> Records from a spatial question set
* * * * * * * * *

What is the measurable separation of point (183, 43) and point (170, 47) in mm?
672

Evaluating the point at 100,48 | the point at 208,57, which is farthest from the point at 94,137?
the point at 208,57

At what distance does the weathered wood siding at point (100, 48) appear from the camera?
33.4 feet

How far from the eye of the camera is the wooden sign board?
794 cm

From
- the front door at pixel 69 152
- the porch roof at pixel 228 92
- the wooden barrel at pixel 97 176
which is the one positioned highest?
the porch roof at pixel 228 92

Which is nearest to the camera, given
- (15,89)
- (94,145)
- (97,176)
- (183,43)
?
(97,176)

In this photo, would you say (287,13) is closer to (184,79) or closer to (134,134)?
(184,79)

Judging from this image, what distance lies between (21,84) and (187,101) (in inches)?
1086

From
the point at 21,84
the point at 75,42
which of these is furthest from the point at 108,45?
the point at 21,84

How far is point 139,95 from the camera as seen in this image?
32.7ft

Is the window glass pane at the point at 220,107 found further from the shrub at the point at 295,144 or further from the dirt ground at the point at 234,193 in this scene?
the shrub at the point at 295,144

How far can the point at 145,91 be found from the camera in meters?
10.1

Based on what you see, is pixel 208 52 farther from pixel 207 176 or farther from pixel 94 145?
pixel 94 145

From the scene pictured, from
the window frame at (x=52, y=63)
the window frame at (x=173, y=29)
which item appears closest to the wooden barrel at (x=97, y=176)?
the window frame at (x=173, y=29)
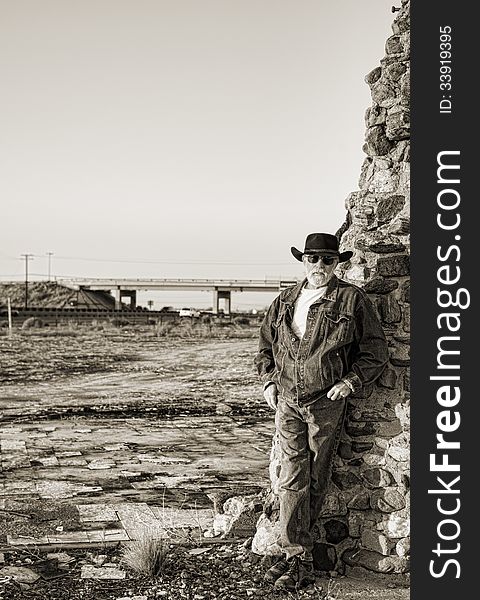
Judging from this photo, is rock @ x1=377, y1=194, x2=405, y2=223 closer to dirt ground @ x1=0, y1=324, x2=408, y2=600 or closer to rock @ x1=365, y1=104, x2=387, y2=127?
rock @ x1=365, y1=104, x2=387, y2=127

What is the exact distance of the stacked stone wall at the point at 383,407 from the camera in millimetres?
6125

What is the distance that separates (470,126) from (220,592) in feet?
10.9

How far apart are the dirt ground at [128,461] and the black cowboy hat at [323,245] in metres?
2.11

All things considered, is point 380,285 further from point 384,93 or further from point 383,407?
point 384,93

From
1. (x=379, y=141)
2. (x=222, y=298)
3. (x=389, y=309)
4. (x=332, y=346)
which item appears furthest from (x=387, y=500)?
(x=222, y=298)

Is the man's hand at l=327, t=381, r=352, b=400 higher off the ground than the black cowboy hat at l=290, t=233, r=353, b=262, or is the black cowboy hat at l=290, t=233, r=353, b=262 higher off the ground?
the black cowboy hat at l=290, t=233, r=353, b=262

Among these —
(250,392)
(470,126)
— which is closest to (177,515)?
(470,126)

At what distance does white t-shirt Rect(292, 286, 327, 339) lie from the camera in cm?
604

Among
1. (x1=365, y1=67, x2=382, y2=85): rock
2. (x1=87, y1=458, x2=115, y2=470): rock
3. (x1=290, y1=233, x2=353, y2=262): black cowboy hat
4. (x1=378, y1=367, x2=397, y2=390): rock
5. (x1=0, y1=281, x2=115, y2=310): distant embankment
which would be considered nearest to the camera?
(x1=290, y1=233, x2=353, y2=262): black cowboy hat

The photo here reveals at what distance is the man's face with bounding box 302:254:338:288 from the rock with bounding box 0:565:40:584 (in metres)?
2.74

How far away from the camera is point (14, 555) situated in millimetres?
6551

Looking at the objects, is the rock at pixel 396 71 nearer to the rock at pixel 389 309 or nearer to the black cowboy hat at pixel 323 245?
the black cowboy hat at pixel 323 245

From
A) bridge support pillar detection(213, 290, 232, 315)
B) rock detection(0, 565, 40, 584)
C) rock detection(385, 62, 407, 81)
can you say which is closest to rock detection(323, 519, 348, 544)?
rock detection(0, 565, 40, 584)

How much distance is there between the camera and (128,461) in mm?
10047
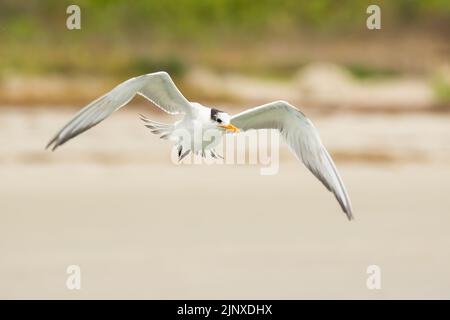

* * * * * * * * *

Can you edit all of the data above so every "camera" becomes "viewer", with nothing else changed and the pictures left out?

What is the measurable separation of point (183, 43) and point (170, 47) in mm?
672

Evaluating the point at 100,48 | the point at 208,57, which is farthest from the point at 94,137?
the point at 208,57

At what distance does the weathered wood siding at point (100, 48) appear from the viewer?
33.4 feet

How far from the eye of the viewer is the wooden sign board?
794 cm

From
- the front door at pixel 69 152
- the porch roof at pixel 228 92
- the wooden barrel at pixel 97 176
which is the one positioned highest?
the porch roof at pixel 228 92

Which is nearest to the viewer, given
- (15,89)
- (94,145)
- (97,176)
- (183,43)
?
(97,176)

In this photo, would you say (287,13) is closer to (184,79) or closer to (134,134)?
(184,79)

Judging from this image, what distance lies between (21,84) and (187,101) (in inches)?
1086

From
the point at 21,84
the point at 75,42
which of these is furthest from the point at 108,45?
the point at 21,84

How far is point 139,95 from the viewer as seen in this image?
32.7ft

Is the window glass pane at the point at 220,107 found further from the shrub at the point at 295,144 or further from the dirt ground at the point at 234,193 in this scene?
the shrub at the point at 295,144

How far can the point at 145,91 be found from the viewer in meters?
10.1

Based on what you see, is pixel 208 52 farther from pixel 207 176 or farther from pixel 94 145?
pixel 94 145

From the scene pictured, from
the window frame at (x=52, y=63)
the window frame at (x=173, y=29)
which item appears closest to the wooden barrel at (x=97, y=176)?
the window frame at (x=173, y=29)
Judging from this photo, is rock @ x1=377, y1=194, x2=405, y2=223 closer to dirt ground @ x1=0, y1=324, x2=408, y2=600 or closer to rock @ x1=365, y1=104, x2=387, y2=127?
rock @ x1=365, y1=104, x2=387, y2=127

What is the exact distance of the stacked stone wall at the point at 383,407 from the viewer in millimetres?
6125

What is the distance that separates (470,126) from (220,592) in feet?
10.9

How far apart are the dirt ground at [128,461] and the black cowboy hat at [323,245] in metres?
2.11

All things considered, is point 380,285 further from point 384,93 or further from point 383,407?
point 384,93

From
1. (x=379, y=141)
2. (x=222, y=298)
3. (x=389, y=309)
4. (x=332, y=346)
which item appears furthest from (x=387, y=500)?
(x=222, y=298)

Is the man's hand at l=327, t=381, r=352, b=400 higher off the ground than the black cowboy hat at l=290, t=233, r=353, b=262, or is the black cowboy hat at l=290, t=233, r=353, b=262 higher off the ground?
the black cowboy hat at l=290, t=233, r=353, b=262

Among these —
(250,392)
(470,126)
— which is closest to (177,515)?
(470,126)

At what distance does white t-shirt Rect(292, 286, 327, 339) lie from the viewer in cm?
604

Among
1. (x1=365, y1=67, x2=382, y2=85): rock
2. (x1=87, y1=458, x2=115, y2=470): rock
3. (x1=290, y1=233, x2=353, y2=262): black cowboy hat
4. (x1=378, y1=367, x2=397, y2=390): rock
5. (x1=0, y1=281, x2=115, y2=310): distant embankment
which would be considered nearest to the viewer?
(x1=290, y1=233, x2=353, y2=262): black cowboy hat

The photo here reveals at what distance is the man's face with bounding box 302:254:338:288 from the rock with bounding box 0:565:40:584 (in metres)?
2.74

How far away from the viewer is point (14, 555) situated in millimetres?
6551

Looking at the objects, is the rock at pixel 396 71 nearer to the rock at pixel 389 309 or nearer to the black cowboy hat at pixel 323 245?
the black cowboy hat at pixel 323 245

From
A) bridge support pillar detection(213, 290, 232, 315)
B) rock detection(0, 565, 40, 584)
C) rock detection(385, 62, 407, 81)
can you say which is closest to rock detection(323, 519, 348, 544)?
rock detection(0, 565, 40, 584)

How much distance is there between the viewer and (128,461) in mm?
10047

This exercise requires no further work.